MICROCONTROLLER BASICS

A microcontroller is a compact integrated circuit designed to govern a specific operation in an embedded system. A typical microcontroller includes a processor, memory and input/output (I/O) peripherals on a single chip.

Sometimes referred to as an embedded controller or microcontroller unit (MCU), microcontrollers are found in automobile engine control systems, robots, office machines, medical devices, mobile radio transceivers, vending machines and home appliances, among other devices. You can define a microcontroller as a simplified computer - one that is generally designed to run a single basic programme repeatedly. By definition, microcontrollers are typically intended to perform a single automated task, as pre-programmed by the user, in a single device. They are designed to do this one job repeatedly (or, as is also common, on a timed loop).

What do microcontrollers do?

When installed as part of a functioning circuit in a device or system, a microcontroller board can sense, monitor and respond to various events, behaviours or input signals that it detects from connected components and its environment.

A microcontroller, for example, might be programmed to push a specific type of output signal or behavioural control in response to certain input criteria. This could include the execution of tasks such as:

• Illuminating an LED or OLED display in response to touch-based user demand
• Playing lights and sounds in temperature-sensing applications or other varieties of alarms and warning systems
• Responding to the need for a motor to switch on or off in a pump or other mechanical device
• Adjusting for tilt, balance, and velocity in gyroscope or accelerometer-based applications.

Microcontrollers are used in numerous applications across different sectors, including automotive, consumer electronics, industrial automation, and the Internet of Things. Their ability to perform specific tasks efficiently, combined with their low power consumption and small size, makes them ideal for embedded systems where space and energy efficiency are crucial.

Components of a Microcontroller-

1. CPU: This is the processor and the device's critical heart. It will process and issue responses to several instructions/commands that enable the functioning of the microcontroller.This will include I/O, logic, and arithmetic-related operations. It also handles data transfer while communicating the commands to other system components.

2. Memory: It helps store all the data received by the system's processor and uses responses to instructions as per its programming. The microcontroller setup usually comes with two memory types. The first one is program memory which is the storage of long-term data regarding the instructions borne out by the CPU. Program memory falls in the non-volatile category, meaning it can hold data over time minus the power source requirement. Data memory is another type of memory.This is necessary for temporarily storing data while the instructions are being implemented. Data memory falls in the volatile category, meaning that the data it holds is temporary and maintained only when the device is linked to a power source.

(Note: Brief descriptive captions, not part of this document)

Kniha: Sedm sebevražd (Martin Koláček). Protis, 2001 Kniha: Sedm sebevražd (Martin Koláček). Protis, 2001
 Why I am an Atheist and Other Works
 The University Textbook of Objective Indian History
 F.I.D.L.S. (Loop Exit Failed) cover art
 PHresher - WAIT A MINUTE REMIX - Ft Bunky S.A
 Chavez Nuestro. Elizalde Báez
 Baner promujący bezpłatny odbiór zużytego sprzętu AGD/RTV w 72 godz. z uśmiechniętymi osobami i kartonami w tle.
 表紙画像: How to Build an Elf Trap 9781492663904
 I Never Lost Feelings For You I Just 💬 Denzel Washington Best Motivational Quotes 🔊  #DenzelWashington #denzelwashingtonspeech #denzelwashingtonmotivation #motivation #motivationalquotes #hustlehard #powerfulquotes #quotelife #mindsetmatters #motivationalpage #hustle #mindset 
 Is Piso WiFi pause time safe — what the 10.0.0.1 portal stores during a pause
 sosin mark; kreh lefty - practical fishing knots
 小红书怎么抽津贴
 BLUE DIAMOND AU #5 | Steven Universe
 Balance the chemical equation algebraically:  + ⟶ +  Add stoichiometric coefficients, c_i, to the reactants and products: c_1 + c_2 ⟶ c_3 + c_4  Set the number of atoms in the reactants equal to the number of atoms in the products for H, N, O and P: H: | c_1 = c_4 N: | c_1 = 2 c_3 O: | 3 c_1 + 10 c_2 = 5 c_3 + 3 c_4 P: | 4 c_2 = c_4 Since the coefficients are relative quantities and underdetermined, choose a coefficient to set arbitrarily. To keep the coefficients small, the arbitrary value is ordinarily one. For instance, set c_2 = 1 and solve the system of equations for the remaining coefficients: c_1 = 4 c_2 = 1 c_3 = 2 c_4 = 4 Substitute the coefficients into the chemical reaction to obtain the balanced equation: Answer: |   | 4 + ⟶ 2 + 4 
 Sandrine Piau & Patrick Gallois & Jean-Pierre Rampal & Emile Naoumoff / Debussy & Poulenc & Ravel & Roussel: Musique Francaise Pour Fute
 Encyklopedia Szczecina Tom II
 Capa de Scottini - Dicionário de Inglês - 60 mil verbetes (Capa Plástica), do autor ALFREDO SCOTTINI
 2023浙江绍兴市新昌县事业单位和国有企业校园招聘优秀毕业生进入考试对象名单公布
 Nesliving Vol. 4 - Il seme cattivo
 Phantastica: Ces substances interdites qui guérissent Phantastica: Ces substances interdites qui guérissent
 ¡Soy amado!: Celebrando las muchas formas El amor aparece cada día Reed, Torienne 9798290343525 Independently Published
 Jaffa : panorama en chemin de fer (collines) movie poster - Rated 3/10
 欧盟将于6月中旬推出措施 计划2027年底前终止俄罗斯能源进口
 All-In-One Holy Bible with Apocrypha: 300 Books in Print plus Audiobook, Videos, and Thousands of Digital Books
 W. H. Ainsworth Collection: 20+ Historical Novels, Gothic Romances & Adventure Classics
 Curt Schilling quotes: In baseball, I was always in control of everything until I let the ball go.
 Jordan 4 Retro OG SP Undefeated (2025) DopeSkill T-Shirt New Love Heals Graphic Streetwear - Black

3. I/O Peripherals: The output and input devices are the primary interface for the processor about its relationship to the external world or environment. The input ports get data and dispatch the same to the processor as binary data. The processor will get this data before dispatching all main instructions to the output devices which will take care of other tasks external to the microcontroller.

   There are several other components which are also included in microcontrollers. The I/O peripherals definition may encompass various elements that have processor and memory interfaces. Some further supporting details include these:

• ADC: This means an Analog Digital Converter, a circuit, thereby enabling the conversion of analogue to digital signals. It allows processors at the microcontroller's centre to interface with external sensors or analogue devices.
• DAC: Digital to Analog Converters help take care of the reverse functionalities of the ADC while enabling the processor in the centre to easily communicate all outgoing signals to the components in the external analogue category.
• System Bus: It is a connective wire which connects all the components of microcontrollers with aplomb.
• Serial Port: It is an instance of I/O ports which enable microcontrollers to link up with external components. It works similarly to a parallel or USB port, although there is a difference in the bit exchange part.